The rescue to this problem is polymorphism. But we've already been at this point. So we don't want polymorphism in the type hierarchy itself like our draw() method. But what now? Well, please step aside for the Visitor pattern. It lets you write specialized handling for each type, but prevents you from implementing the type dispatching on your own. How? Have a look:
The trick is SubElement's implementation of accept:
public void accept(Visitor visitor){ visitor.visit(this); }This is the magic polymorphic dispatching code! Let's see it in action:
Element elem = new SubElement(); elem.accept(new ConcreteVisitor());Ok, not much action. But all we need for the explanation. We treat our SubElement as a general Element. Calling the polymorphic accept actually on SubElement will take care that the visit(SubElement) is finally executed. Hence we did our dispatching, but without any if or even else. That's the power of polymorphism!

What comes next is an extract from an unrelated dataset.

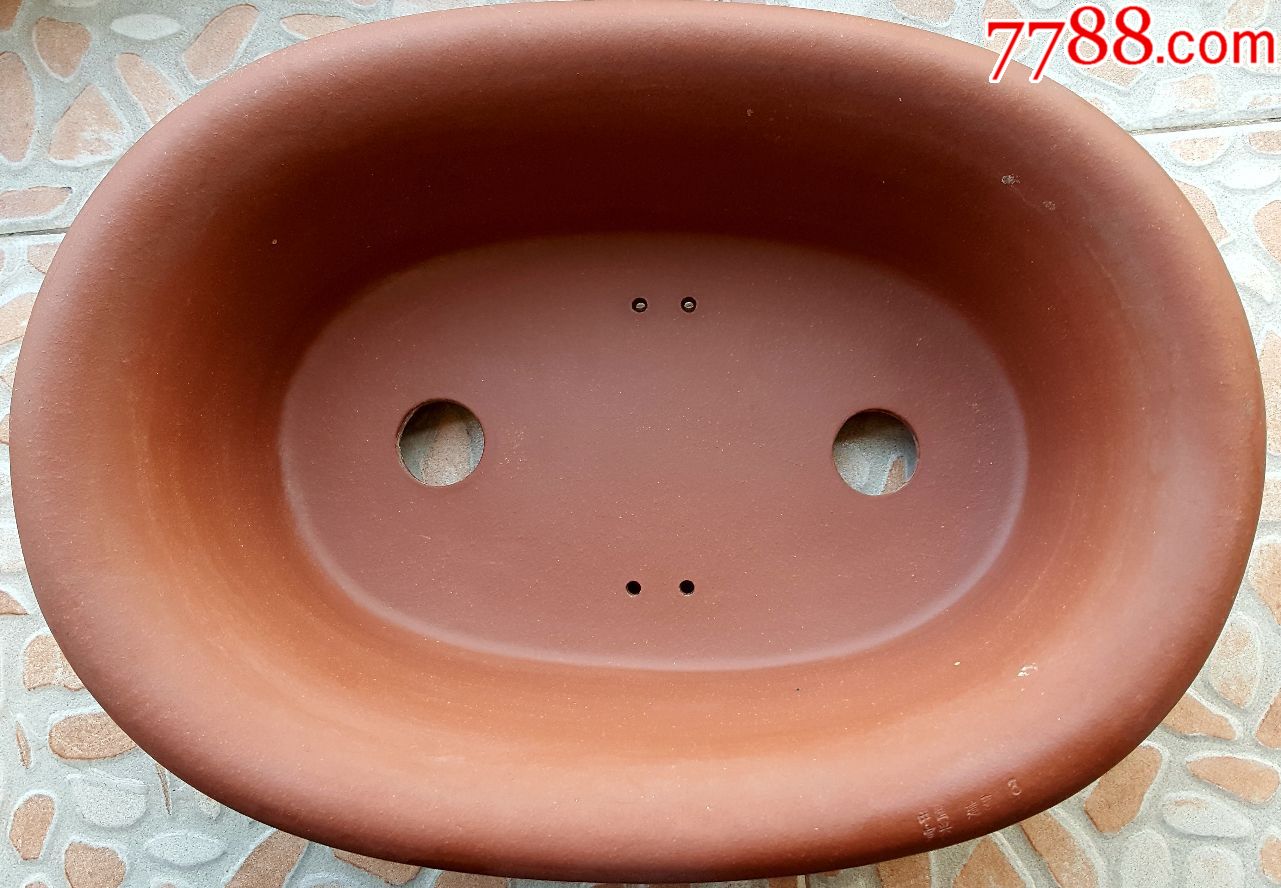 紫砂花盆陈建强全手工浴缸紫砂盆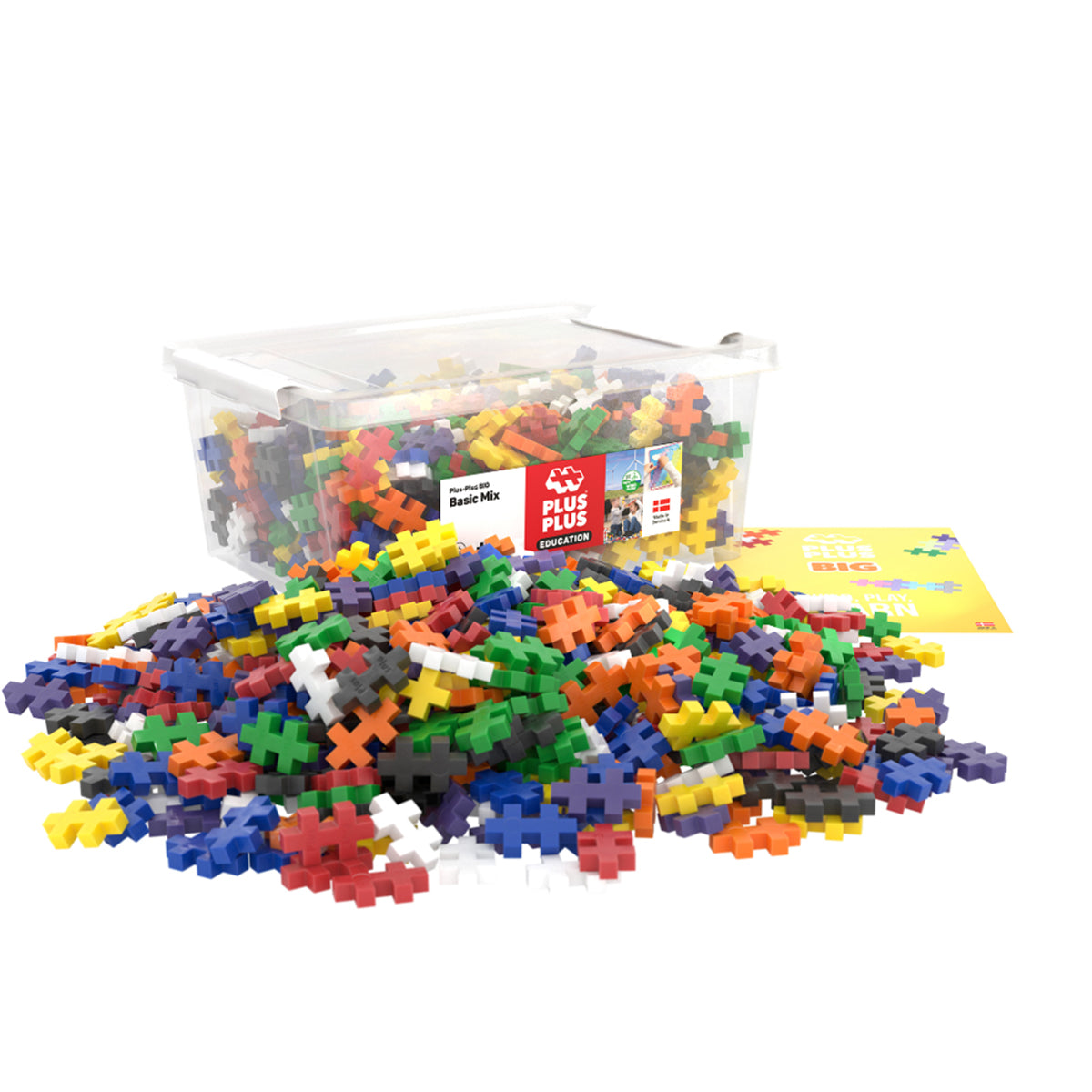 Plus-Plus BIG Mix 600pcs Education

Now let's go back to our Geometry world and see a more complex example:
Here we have our DrawVisitor, who is responsible for drawing. The class hierarchy just depends on Visitor and therefore knows nothing about our concrete DrawVisitor. This goal has been reached. But, wait, we get even more, for free. People usually advice you to use the Visitor on a stable class hierarchy, hence on such, which does not frequently add new classes. Of course, this is correct. Let's assume our classes would belong to a framework and therefore we would not know anything about the client. if we constantly add new classes to the model and change the interface people could become quite angry with us.
But (and that's a very huge but in my opinion) if you change your model, add new classes and add the respective visit(NewClass) methods to the Visitor then you get a compile time check whether you have taken care of handling the new classes in all of your visitor's implementations. And having problems reported by the compiler is one of the major advantages of a static type system, in my honest opinion.
You might have noticed that Visitor visits all concrete classes, but not the abstract super class. This is the necessary otherwise the whole dispatching mechanism does not work. But on the other hand this introduces some challenges on more complex type systems, where we have several levels of abstraction. Even here we can use the visitor and build some handy tools with it to savely navigate such hierarchies, but I think this might be an issue for another post.
Summarizing what we've learned today: The Visitor pattern enables us to dispatch type hierarchies without violating the Open Closed principle by injecting methods in classes and relying on good old runtime polymorphism.
Or do you have a complete different opinion on this topic?